====== THE DATA

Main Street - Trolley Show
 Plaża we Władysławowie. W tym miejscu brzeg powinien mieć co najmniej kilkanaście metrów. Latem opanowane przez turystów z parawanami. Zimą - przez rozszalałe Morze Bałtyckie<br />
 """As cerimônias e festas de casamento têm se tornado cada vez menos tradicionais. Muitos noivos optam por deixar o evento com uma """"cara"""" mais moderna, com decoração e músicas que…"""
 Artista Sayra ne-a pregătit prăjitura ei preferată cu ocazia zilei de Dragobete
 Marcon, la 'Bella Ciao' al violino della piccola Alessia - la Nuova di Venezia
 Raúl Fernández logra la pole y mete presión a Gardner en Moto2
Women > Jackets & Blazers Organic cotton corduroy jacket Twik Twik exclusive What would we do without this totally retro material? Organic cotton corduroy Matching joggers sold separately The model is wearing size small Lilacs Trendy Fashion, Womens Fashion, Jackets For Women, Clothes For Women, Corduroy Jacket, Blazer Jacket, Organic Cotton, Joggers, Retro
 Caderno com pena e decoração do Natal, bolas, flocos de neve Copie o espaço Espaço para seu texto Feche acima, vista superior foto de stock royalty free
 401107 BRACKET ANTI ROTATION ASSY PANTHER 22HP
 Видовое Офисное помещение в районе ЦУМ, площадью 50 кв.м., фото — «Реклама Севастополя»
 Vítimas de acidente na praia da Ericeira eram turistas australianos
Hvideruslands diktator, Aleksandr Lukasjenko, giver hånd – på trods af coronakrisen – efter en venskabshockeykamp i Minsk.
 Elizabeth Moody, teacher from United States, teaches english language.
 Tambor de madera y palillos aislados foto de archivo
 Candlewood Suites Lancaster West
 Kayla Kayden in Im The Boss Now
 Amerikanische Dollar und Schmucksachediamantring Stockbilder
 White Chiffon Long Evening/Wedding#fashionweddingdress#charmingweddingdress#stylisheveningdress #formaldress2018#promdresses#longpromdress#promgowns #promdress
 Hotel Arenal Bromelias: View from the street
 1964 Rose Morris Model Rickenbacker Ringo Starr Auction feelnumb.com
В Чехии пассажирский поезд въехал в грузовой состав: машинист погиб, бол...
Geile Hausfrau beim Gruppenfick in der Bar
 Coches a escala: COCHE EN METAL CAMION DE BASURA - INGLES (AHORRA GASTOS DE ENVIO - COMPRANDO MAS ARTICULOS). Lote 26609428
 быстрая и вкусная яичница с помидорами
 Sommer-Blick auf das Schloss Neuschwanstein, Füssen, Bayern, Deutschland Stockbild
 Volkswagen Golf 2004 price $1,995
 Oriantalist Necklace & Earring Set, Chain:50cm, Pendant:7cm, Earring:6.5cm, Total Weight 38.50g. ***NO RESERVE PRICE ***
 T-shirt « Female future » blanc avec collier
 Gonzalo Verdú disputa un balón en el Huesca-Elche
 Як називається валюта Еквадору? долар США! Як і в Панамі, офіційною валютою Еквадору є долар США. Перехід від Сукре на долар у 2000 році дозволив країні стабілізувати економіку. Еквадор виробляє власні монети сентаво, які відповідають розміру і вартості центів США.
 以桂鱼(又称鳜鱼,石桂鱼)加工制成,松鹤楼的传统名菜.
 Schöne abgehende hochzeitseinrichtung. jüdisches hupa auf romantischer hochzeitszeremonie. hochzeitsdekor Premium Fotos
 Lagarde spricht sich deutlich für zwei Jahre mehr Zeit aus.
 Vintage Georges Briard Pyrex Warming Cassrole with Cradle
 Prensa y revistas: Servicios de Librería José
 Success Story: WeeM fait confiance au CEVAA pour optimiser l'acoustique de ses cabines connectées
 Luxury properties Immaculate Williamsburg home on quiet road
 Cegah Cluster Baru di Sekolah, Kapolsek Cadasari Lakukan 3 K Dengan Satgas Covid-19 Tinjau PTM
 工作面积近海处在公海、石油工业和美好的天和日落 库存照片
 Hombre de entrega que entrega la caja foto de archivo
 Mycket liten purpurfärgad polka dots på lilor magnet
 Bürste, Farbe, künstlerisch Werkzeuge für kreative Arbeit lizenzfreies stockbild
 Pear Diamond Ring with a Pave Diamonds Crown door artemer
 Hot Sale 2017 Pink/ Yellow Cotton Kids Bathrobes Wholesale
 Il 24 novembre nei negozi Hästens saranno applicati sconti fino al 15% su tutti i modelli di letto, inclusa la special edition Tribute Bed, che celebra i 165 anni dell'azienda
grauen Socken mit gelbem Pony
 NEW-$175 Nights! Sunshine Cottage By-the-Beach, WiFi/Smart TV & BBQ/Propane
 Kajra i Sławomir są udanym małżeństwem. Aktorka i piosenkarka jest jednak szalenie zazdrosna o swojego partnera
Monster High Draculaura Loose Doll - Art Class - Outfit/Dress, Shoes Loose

============

EXERCISE AIM – Set all the entries above down again exactly.

RESPONSE FOR THIS EXERCISE –
Main Street - Trolley Show
 Plaża we Władysławowie. W tym miejscu brzeg powinien mieć co najmniej kilkanaście metrów. Latem opanowane przez turystów z parawanami. Zimą - przez rozszalałe Morze Bałtyckie<br />
 """As cerimônias e festas de casamento têm se tornado cada vez menos tradicionais. Muitos noivos optam por deixar o evento com uma """"cara"""" mais moderna, com decoração e músicas que…"""
 Artista Sayra ne-a pregătit prăjitura ei preferată cu ocazia zilei de Dragobete
 Marcon, la 'Bella Ciao' al violino della piccola Alessia - la Nuova di Venezia
 Raúl Fernández logra la pole y mete presión a Gardner en Moto2
Women > Jackets & Blazers Organic cotton corduroy jacket Twik Twik exclusive What would we do without this totally retro material? Organic cotton corduroy Matching joggers sold separately The model is wearing size small Lilacs Trendy Fashion, Womens Fashion, Jackets For Women, Clothes For Women, Corduroy Jacket, Blazer Jacket, Organic Cotton, Joggers, Retro
 Caderno com pena e decoração do Natal, bolas, flocos de neve Copie o espaço Espaço para seu texto Feche acima, vista superior foto de stock royalty free
 401107 BRACKET ANTI ROTATION ASSY PANTHER 22HP
 Видовое Офисное помещение в районе ЦУМ, площадью 50 кв.м., фото — «Реклама Севастополя»
 Vítimas de acidente na praia da Ericeira eram turistas australianos
Hvideruslands diktator, Aleksandr Lukasjenko, giver hånd – på trods af coronakrisen – efter en venskabshockeykamp i Minsk.
 Elizabeth Moody, teacher from United States, teaches english language.
 Tambor de madera y palillos aislados foto de archivo
 Candlewood Suites Lancaster West
 Kayla Kayden in Im The Boss Now
 Amerikanische Dollar und Schmucksachediamantring Stockbilder
 White Chiffon Long Evening/Wedding#fashionweddingdress#charmingweddingdress#stylisheveningdress #formaldress2018#promdresses#longpromdress#promgowns #promdress
 Hotel Arenal Bromelias: View from the street
 1964 Rose Morris Model Rickenbacker Ringo Starr Auction feelnumb.com
В Чехии пассажирский поезд въехал в грузовой состав: машинист погиб, бол...
Geile Hausfrau beim Gruppenfick in der Bar
 Coches a escala: COCHE EN METAL CAMION DE BASURA - INGLES (AHORRA GASTOS DE ENVIO - COMPRANDO MAS ARTICULOS). Lote 26609428
 быстрая и вкусная яичница с помидорами
 Sommer-Blick auf das Schloss Neuschwanstein, Füssen, Bayern, Deutschland Stockbild
 Volkswagen Golf 2004 price $1,995
 Oriantalist Necklace & Earring Set, Chain:50cm, Pendant:7cm, Earring:6.5cm, Total Weight 38.50g. ***NO RESERVE PRICE ***
 T-shirt « Female future » blanc avec collier
 Gonzalo Verdú disputa un balón en el Huesca-Elche
 Як називається валюта Еквадору? долар США! Як і в Панамі, офіційною валютою Еквадору є долар США. Перехід від Сукре на долар у 2000 році дозволив країні стабілізувати економіку. Еквадор виробляє власні монети сентаво, які відповідають розміру і вартості центів США.
 以桂鱼(又称鳜鱼,石桂鱼)加工制成,松鹤楼的传统名菜.
 Schöne abgehende hochzeitseinrichtung. jüdisches hupa auf romantischer hochzeitszeremonie. hochzeitsdekor Premium Fotos
 Lagarde spricht sich deutlich für zwei Jahre mehr Zeit aus.
 Vintage Georges Briard Pyrex Warming Cassrole with Cradle
 Prensa y revistas: Servicios de Librería José
 Success Story: WeeM fait confiance au CEVAA pour optimiser l'acoustique de ses cabines connectées
 Luxury properties Immaculate Williamsburg home on quiet road
 Cegah Cluster Baru di Sekolah, Kapolsek Cadasari Lakukan 3 K Dengan Satgas Covid-19 Tinjau PTM
 工作面积近海处在公海、石油工业和美好的天和日落 库存照片
 Hombre de entrega que entrega la caja foto de archivo
 Mycket liten purpurfärgad polka dots på lilor magnet
 Bürste, Farbe, künstlerisch Werkzeuge für kreative Arbeit lizenzfreies stockbild
 Pear Diamond Ring with a Pave Diamonds Crown door artemer
 Hot Sale 2017 Pink/ Yellow Cotton Kids Bathrobes Wholesale
 Il 24 novembre nei negozi Hästens saranno applicati sconti fino al 15% su tutti i modelli di letto, inclusa la special edition Tribute Bed, che celebra i 165 anni dell'azienda
grauen Socken mit gelbem Pony
 NEW-$175 Nights! Sunshine Cottage By-the-Beach, WiFi/Smart TV & BBQ/Propane
 Kajra i Sławomir są udanym małżeństwem. Aktorka i piosenkarka jest jednak szalenie zazdrosna o swojego partnera
Monster High Draculaura Loose Doll - Art Class - Outfit/Dress, Shoes Loose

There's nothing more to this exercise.